### THE REQUEST
Locate every line in the material below that contains the string "point", matching case exactly, and copy each of those lines.

### DATA LINES
═══
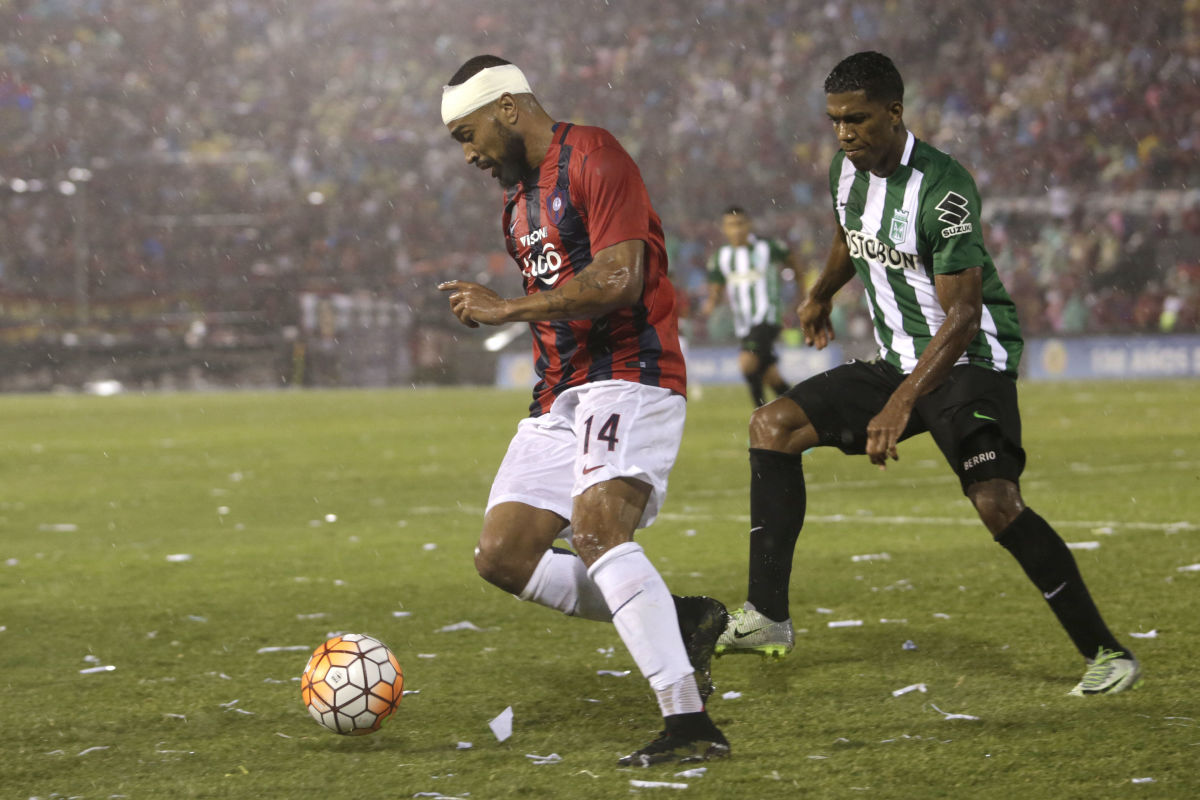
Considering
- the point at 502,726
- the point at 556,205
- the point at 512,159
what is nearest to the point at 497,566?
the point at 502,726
═══
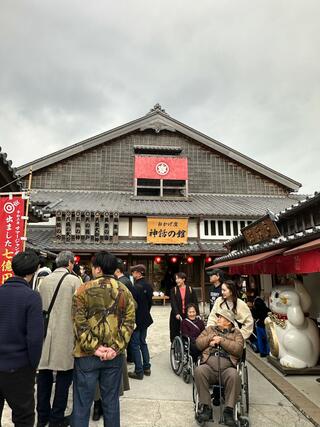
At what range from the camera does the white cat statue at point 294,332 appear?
═══
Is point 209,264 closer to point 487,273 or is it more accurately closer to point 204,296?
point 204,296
═══
### RESULT
- the point at 502,726
- the point at 556,205
- the point at 512,159
what is nearest to the point at 497,566?
the point at 502,726
At what range from the camera does the white cat statue at point 294,332 appear?
Is point 209,264 closer to point 487,273 or is it more accurately closer to point 204,296?
point 204,296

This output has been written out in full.